Retaining power in the Despenser’s household was often a question of being more astute than others, more aware of what was happening, and then keeping any information you gleaned from that to yourself. Well, Ellis had plainly succeeded in that, because William knew bugger all about the man.

Without thinking, he bent his legs towards the fellow. He would buy him another ale, he decided, and learn all he could; but even as he limped towards the fellow, the latter rose and began to make his way from the court. As Pilk watched him, disappointed, he saw the dark-haired man glance back towards him. But not directly at him. No, he was staring at someone nearby …

Finishing his drink, Piers de Wrotham rose and set off towards the main gate. He had no more business here today, so far as he knew. He had ostensibly advised his master, Earl Edmund, and then been well rewarded for it by his other, secret master, Sir Hugh. Now, since catching sight of the Earl, he had a strong desire to leave here. Urgently. There was something in the look on Edmund’s face that spoke of danger. Had he seen Piers with Sir Hugh? That would account for it. Perhaps he should make a run for it now. It would be easy enough — he could either just disappear and make his way homewards to Kent, or perhaps return to Despenser and offer his services on a more permanent footing? Sir Hugh was definitely the man to keep friendly with.

The great gates were wide, and he reached them with a sigh of relief. Premature, as it happened, as with an inward groan, he saw the Earl, standing near where he had been before and casting about as though seeking someone. The moment he spied Piers at the gate, he strode up to meet him.

‘I am glad to see you. I need to talk to you,’ he said shortly.

‘Of course, my Lord.’

‘Outside, then. Not in here.
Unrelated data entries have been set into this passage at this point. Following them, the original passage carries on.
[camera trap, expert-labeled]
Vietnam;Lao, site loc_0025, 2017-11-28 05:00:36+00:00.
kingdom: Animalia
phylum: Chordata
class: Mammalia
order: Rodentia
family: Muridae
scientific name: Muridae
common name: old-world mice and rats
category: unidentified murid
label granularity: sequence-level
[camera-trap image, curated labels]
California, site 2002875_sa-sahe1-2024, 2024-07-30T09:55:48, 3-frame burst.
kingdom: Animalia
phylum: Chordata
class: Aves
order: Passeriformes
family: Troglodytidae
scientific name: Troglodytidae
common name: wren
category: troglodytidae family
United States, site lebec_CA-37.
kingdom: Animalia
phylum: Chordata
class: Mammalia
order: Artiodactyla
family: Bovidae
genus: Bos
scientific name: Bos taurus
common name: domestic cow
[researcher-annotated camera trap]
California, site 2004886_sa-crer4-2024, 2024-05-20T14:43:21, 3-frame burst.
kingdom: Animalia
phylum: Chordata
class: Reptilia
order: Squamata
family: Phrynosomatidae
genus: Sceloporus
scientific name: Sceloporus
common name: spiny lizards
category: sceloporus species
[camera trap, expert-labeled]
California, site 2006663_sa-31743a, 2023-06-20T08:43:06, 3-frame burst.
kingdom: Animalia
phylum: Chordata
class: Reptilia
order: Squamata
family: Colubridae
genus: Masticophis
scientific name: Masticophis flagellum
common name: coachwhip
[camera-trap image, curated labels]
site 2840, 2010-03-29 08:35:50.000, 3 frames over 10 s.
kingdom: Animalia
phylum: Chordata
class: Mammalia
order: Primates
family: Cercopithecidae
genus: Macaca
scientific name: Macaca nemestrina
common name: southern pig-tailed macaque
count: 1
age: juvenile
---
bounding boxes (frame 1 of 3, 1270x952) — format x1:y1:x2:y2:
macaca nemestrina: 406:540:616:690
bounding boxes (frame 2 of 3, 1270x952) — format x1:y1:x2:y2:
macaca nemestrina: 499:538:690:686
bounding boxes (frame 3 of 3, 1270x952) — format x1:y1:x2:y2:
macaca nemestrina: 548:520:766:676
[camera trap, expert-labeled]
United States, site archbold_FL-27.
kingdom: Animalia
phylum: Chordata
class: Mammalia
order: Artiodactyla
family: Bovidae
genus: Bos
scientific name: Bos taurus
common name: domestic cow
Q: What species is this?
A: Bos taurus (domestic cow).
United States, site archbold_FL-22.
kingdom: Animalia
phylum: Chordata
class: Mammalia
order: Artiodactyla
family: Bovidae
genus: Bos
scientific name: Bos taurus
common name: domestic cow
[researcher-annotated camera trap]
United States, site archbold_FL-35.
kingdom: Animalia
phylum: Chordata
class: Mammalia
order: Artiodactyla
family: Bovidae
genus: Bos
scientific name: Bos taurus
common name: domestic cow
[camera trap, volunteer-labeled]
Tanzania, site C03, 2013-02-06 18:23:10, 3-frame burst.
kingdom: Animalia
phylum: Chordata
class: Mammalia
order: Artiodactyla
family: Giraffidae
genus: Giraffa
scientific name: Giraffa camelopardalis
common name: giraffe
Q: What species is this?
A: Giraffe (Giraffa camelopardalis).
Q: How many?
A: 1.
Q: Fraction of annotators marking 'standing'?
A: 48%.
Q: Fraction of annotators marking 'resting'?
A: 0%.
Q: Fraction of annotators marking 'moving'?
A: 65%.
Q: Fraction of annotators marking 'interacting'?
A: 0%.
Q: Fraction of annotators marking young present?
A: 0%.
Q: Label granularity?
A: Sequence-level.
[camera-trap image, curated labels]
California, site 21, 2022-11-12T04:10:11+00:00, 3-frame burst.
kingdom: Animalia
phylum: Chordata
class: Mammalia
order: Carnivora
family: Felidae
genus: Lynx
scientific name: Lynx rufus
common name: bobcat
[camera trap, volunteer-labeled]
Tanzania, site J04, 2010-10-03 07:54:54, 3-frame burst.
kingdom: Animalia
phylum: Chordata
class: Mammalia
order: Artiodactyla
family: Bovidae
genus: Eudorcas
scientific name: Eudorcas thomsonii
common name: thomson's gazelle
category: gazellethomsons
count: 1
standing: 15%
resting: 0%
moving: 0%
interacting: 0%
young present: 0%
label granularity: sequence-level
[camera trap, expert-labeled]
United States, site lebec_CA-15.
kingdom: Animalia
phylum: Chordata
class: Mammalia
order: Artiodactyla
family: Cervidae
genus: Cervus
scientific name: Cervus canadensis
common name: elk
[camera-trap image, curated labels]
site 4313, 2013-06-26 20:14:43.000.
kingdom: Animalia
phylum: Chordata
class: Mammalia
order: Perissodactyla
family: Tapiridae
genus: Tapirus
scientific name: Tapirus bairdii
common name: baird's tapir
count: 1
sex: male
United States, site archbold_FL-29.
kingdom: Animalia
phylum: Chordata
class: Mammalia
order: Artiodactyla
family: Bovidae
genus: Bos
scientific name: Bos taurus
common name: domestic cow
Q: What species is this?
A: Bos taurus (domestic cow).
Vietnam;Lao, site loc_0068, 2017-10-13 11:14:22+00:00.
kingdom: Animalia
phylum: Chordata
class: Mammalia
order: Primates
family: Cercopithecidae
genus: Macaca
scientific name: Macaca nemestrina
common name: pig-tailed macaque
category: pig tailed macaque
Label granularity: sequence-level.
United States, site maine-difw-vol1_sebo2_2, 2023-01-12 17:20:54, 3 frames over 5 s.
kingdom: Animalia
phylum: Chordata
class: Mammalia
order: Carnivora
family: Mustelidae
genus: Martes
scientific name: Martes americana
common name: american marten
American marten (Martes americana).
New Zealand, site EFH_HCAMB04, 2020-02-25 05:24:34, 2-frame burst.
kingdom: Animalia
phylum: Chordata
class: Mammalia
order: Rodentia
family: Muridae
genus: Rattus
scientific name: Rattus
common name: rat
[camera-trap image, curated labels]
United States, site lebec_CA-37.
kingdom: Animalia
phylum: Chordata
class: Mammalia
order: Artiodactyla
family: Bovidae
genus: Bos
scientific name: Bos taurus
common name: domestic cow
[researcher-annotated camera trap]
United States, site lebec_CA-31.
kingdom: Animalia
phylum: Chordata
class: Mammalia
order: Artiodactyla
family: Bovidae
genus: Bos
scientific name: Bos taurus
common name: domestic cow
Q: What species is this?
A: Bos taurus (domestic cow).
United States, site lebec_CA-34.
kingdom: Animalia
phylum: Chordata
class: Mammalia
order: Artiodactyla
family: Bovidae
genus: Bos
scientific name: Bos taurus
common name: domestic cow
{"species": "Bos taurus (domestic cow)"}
Too many ears flapping.’

Piers nodded sagely, and the two made their way out and up King Street, the Earl all the while gazing about him as though the whole area was new to him.

‘How much?’ he demanded.

‘My Lord?’

‘How much did he pay you?’

‘Who, my Lord? I don’t — ’

‘I saw you with Sir Hugh just now at the side of the tavern.’

‘You must have thought you saw me.’

Edmund turned, grasped his tunic in his fist, thrusting him up against a wall. ‘You really thought that you could pull the wool over my eyes and gull me while taking Despenser’s money, didn’t you? That offends me, old friend. It really offends me.’

‘Why should I do that, my Lord?’ Piers gasped.

‘Money, of course. It is what makes all transactions happen now, isn’t it? Everybody wants money — nothing else matters. Except I have some men who are more loyal than that. I don’t need to buy them. They are my honoured vassals. I trust them with my life, you know.’

Piers opened his mouth, but only a squeak came out. Suddenly he was petrified with fear, for in the Earl’s eyes he saw nothing. Not hatred, not anger, just … nothing! It was as though he was already dead: an irrelevance.

The Earl let him go, and Piers almost fell to the ground. He wanted to leap up and flee, but his legs would not move. All he could do was stare up in horror, and then it was too late. There were steps behind him, and he saw the Earl nod once.

‘You know what to do with him.’

‘My Lord!’

‘You are filth.’

‘Let me tell you! I can help you.’

‘And then sell me again?’

‘Sir Hugh le Despenser, he was behind it all. Mabilla was his spy in the Queen’s chamber, and Sir Hugh wanted Mabilla dead so that the Queen wouldn’t tell the King Sir Hugh was plotting her murder. Mabilla was the trade. The Queen would live but the spy in her household would go. That was the arrangement!’

‘You think I care?’

‘But my Lord, you can sell this! It’s information people want! You could — ’

But Earl Edmund wanted to hear no more. He did not hesitate or glance over his shoulder as the two men bundled Piers into an alleyway, hurrying him along until they came to a darker doorway.